* BAGIAN LATIHAN *
a - Dalam berita tentang RUU Intelijen, Pramono Anung disebut sebagai politikus dari partai apa?
b - Sambung berita tentang RUU Intelijen mulai setelah kalimat terakhir yang tercantum.

* KUTIPAN SUMBER *
--*--

Semarang (ANTARA News) - Wakil Ketua DPR RI Pramono Anung mengatakan, Rancangan Undang-Undang tentang Intelijen tidak boleh menghambat proses demokrasi yang tengah berjalan di Indonesia.
"Dalam negara demokrasi memang dibutuhkan kontrol, termasuk keinginan memiliki instrumen terkait itu. Namun, harus dilakukan secara cermat," kata Pramono di Semarang, Selasa.
Menurut dia, instrumen kontrol itu tetap tidak boleh menghambat proses demokrasi yang tengah berjalan, terutama melemahkan orang-orang yang berada di luar pemerintahan.
"Kalau nantinya RUU Intelijen itu ternyata bisa melemahkan orang-orang yang berada di luar pemerintahan, memang harus kita tolak," kata politikus PDI Perjuangan tersebut.

--*--

* DATA YANG DISEDIAKAN *
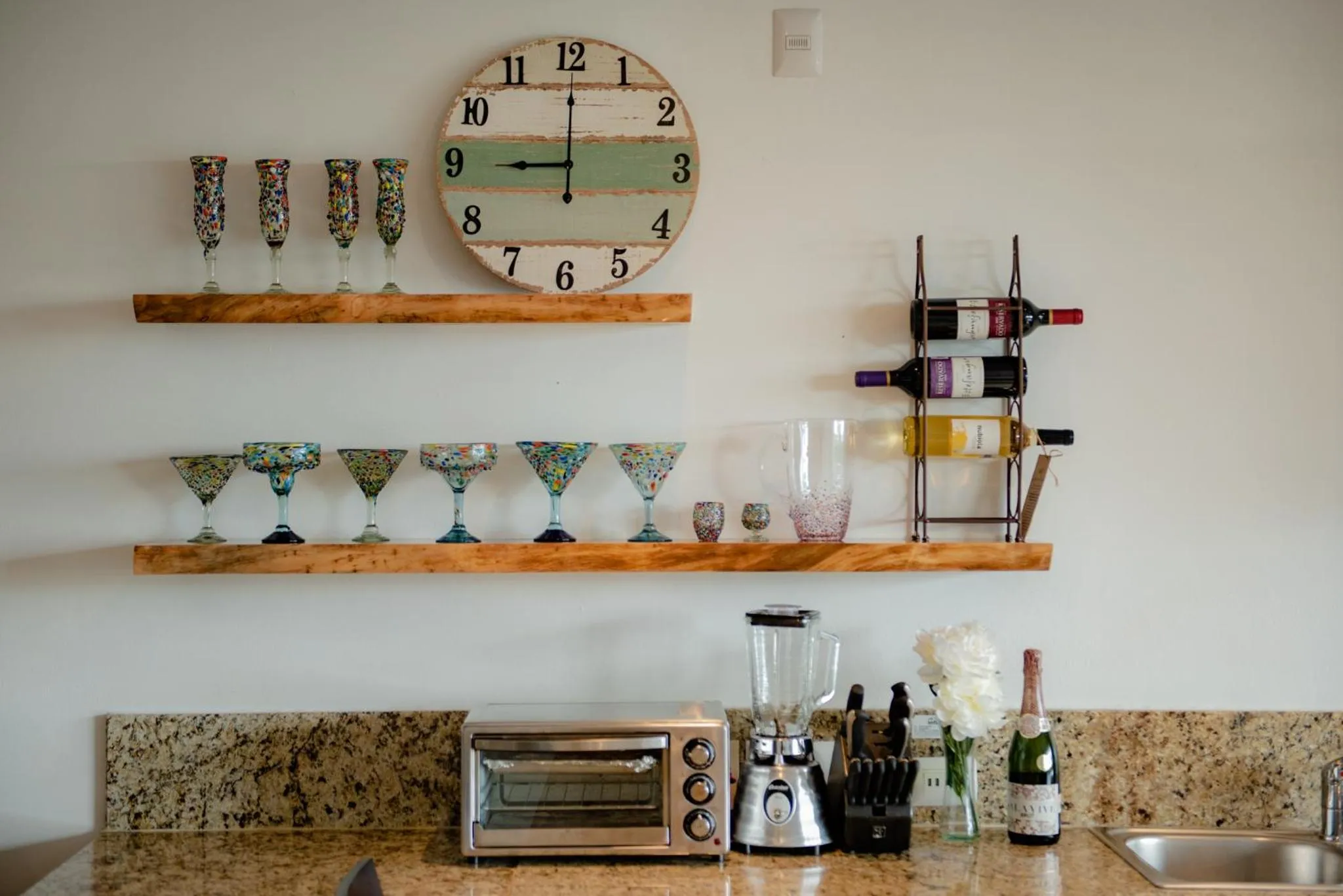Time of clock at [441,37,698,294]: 9:00
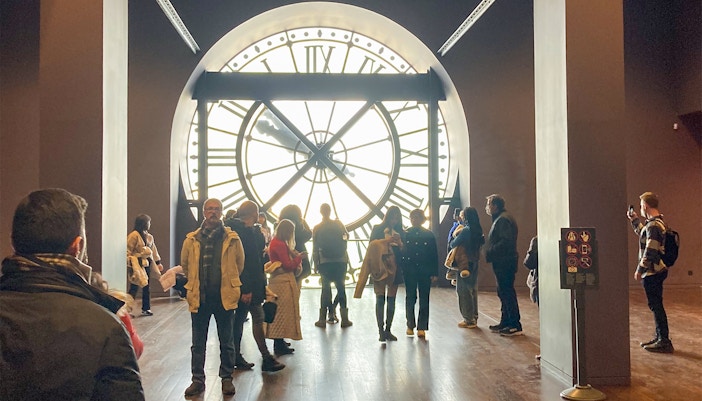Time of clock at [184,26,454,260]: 10:07
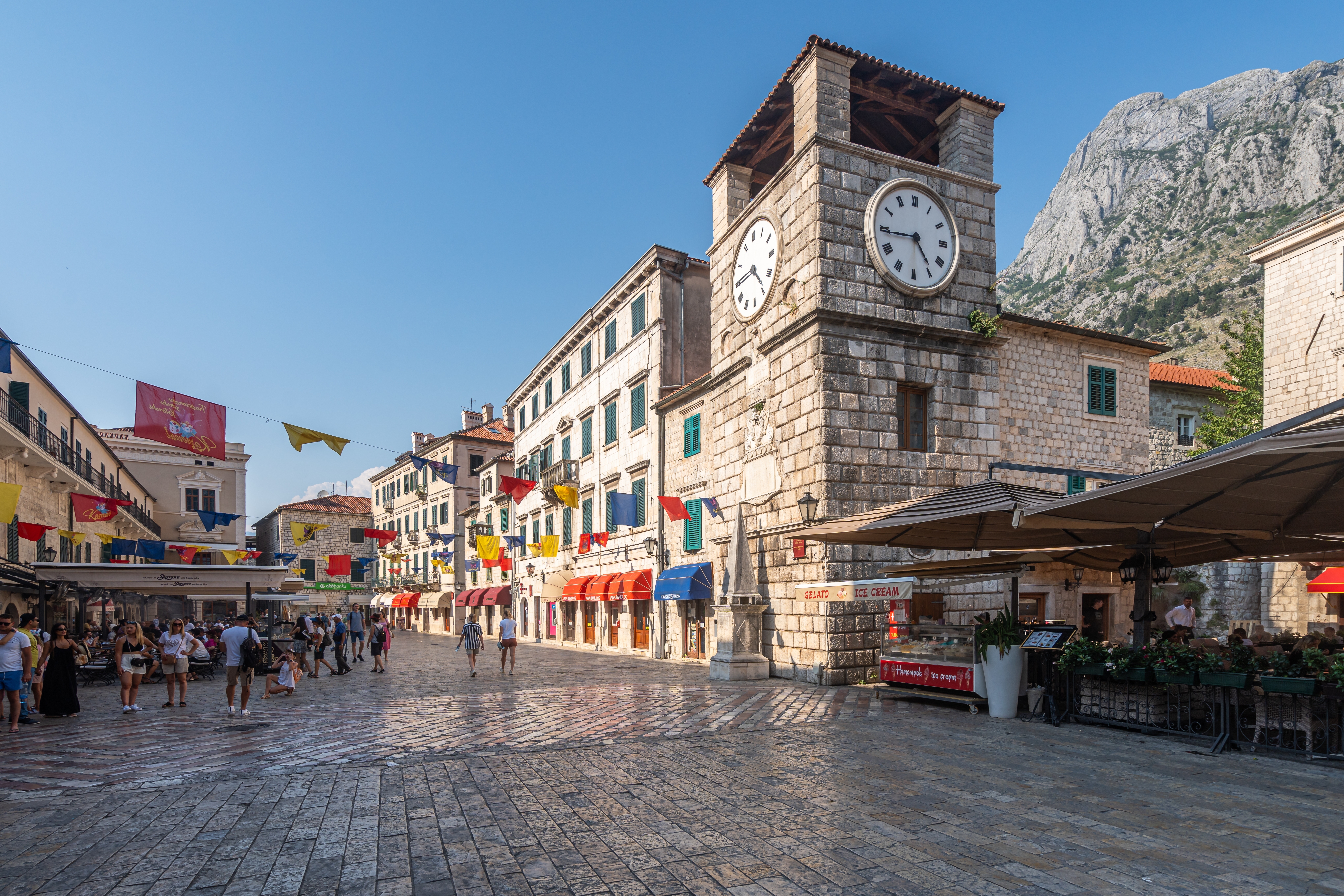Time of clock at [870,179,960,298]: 4:44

--*--

* HASIL AKHIR *
a - PDI Perjuangan.

b -
Ia mengatakan, media, pers, dan publik yang menjadi pilar keempat demokrasi tidak boleh dilemahkan dan selama ini kontrol terhadap pilar demokrasi tersebut sudah berjalan baik.
Berkaitan dengan aksi teror, ekstremisme yang terjadi belakangan ini, kata dia, sebenarnya bukan disebabkan intelijen maupun peraturan di Indonesia terkait itu yang lemah.
"Bukan karena intelijen maupun peraturannya yang lemah, namun disebabkan intelijen kita tidak bisa mengikuti perkembangan dengan peralatan yang ada," katanya.
Ia mengatakan, intelijen kita selama ini masih mengandalkan `by` mata, `by` pendengaran, dan rekaman, sementara negara-negara lain sudah maju. Singapura misalnya, sudah `by knowledge` (iptek).
Dengan peralatan yang canggih, kata dia, negara-negara lain bisa mengetahui, misalnya peredaran amonium nitrat dalam jumlah besar karena diduga akan dilakukan untuk membuat bahan peledak.
Karena itu, ia mengatakan apapun esensinya, RUU Intelijen tidak boleh menghambat proses demokratisasi yang tengah berjalan, termasuk membolehkan penangkapan orang tanpa dasar kuat.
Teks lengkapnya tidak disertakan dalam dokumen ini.